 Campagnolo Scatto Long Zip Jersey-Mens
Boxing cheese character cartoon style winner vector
........
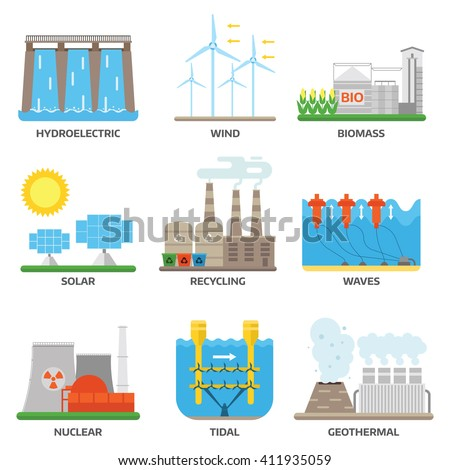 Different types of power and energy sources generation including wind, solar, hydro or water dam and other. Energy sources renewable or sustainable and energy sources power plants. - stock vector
........
◆ How to complete this task
Wherever the line holding "Campagnolo Scatto Long Zip Jersey-Mens" falls in the entries above, copy exactly from it through the line holding "Boxing cheese character", inclusive, and add nothing.

◆ Answer below
 Campagnolo Scatto Long Zip Jersey-Mens
Boxing cheese character cartoon style winner vector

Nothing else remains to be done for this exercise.